The Synergy Spectrum, and how to use it for Hour of Devastation
When you’re new to Magic, you may not have much of a reason for adding cards to your deck. When you’re an experienced player, every card you put in your deck is there because it’s powerful and/or synergistic with the strategy you’re going for.
In between, as a developing player, you start to notice synergistic cards and try to exploit that synergy. But without the experience, sometimes it can be difficult to decide when a card is good because of the synergy, or just a good card on its own.
I noticed this a fair bit during Kaladesh block. I heard developing players say things like “I put this (bad) artifact in my deck because I had Welding Sparks”, or “I can’t run this Tidy Conclusion, I don’t have enough artifacts”. Or “I don’t have any ways of making Energy, so I didn’t run this Thriving Grubs”. Or in Amonkhet draft: “I didn’t run Binding Mummy because I’m not a Zombie deck”.
It’s an easy trap to fall into
You’ve correctly identified the synergy pattern of “jump through hoop -> payoff”. That might be controlling artifacts, having energy or casting Zombies. But what you haven’t spotted is that the card will still be good for you even without the payoff. The added complexity of the card turns out to be a trap. In fact, if Welding Sparks simply read “2R, Instant, Welding Sparks deals 3 damage to target creature”, you might have built your deck better.
The Synergy Spectrum
When evaluating a synergy card, I think about where it falls along the following spectrum:
- What is the base level of strength for this card (Weak – Strong)?
- How good is the reward I get for building around this card? (Small reward – Large reward)
Here are some quick examples of cards at each end of the spectrum.
Weak base level, small reward – I will not put this card in my deck
Strong base level, small reward – I will run this card in almost any deck, and will not try to build my deck around it. I might use this card as a tie-breaker when choosing between cards of a similar power level later in a draft.
Weak base level, large reward – this is what is also known as a ‘build-around’ card. I will only run this card in my deck if I can build my deck around it, but if I have picked this card early in a draft I will attempt to do that.
Strong base level, large reward – it is unusual to have a build around card with a strong reward that’s good on its own outside of rare or mythic rare.

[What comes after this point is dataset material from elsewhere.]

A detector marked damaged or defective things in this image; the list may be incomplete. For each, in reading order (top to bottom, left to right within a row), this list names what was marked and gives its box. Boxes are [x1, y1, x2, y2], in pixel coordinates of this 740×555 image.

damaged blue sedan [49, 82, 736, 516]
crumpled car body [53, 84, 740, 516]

Usually this type of card is good enough that I don’t have to worry too much about building around it, but will take the opportunity if it comes up.
But a cycle of cards in Hour of Devastation has made me reconsider
That cycle is the five uncommon cards with Aftermath, in ally colours.

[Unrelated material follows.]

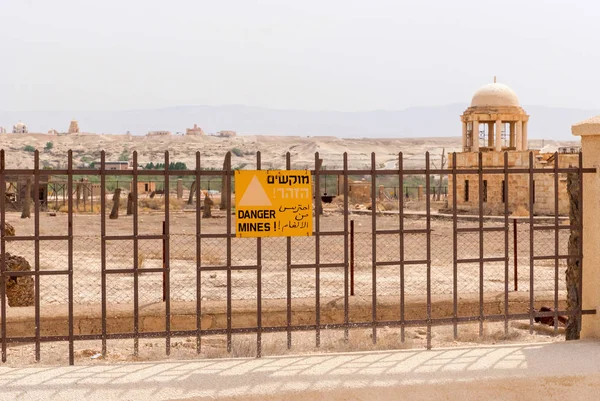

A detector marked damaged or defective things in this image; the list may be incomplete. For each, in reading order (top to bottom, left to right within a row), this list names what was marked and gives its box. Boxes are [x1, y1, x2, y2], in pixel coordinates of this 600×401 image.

rusty fence bar [0, 148, 596, 364]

These aren’t synergy cards
You don’t have to play a load of Zombies, or Artifacts, or anything like that. But we can still look at them on the spectrum. This time, instead synergy with other cards in our deck, the hoop we’d have to jump through to get the reward of the card is playing a second colour.
On the face of it, each of those three is a multi-coloured card. But look again at the ‘front’ side of those cards – their base level. Farm is just the same card as Kill Shot, a strong playable. It’s actually strictly better than Sandblast, which appears at common in Hour of Devastation! Consign is the same as Disperse, another playable card. And Struggle is an instant speed Ground Assault, albeit for one mana more. Effectively, what you have in Struggle is a red version of Murder. All three of these cards have a strong base level. It’s just that this time, the base level is the front side of the card!
Now, in the case of Farm//Market and Consign//Oblivion, the rewards you get are also pretty good. But since they fall into the strong base level part of the spectrum, we can run them in any deck that can cast them. The added complexity of these cards is, once again, a trap.
So don’t make the mistake of thinking you have to be in White/Blue to play Farm//Market, or Red/Green to play Struggle//Survive. If you are, you get a small reward – in this case, you get to cast the second half of the card. But just like Welding Sparks, the cards are good enough on their own.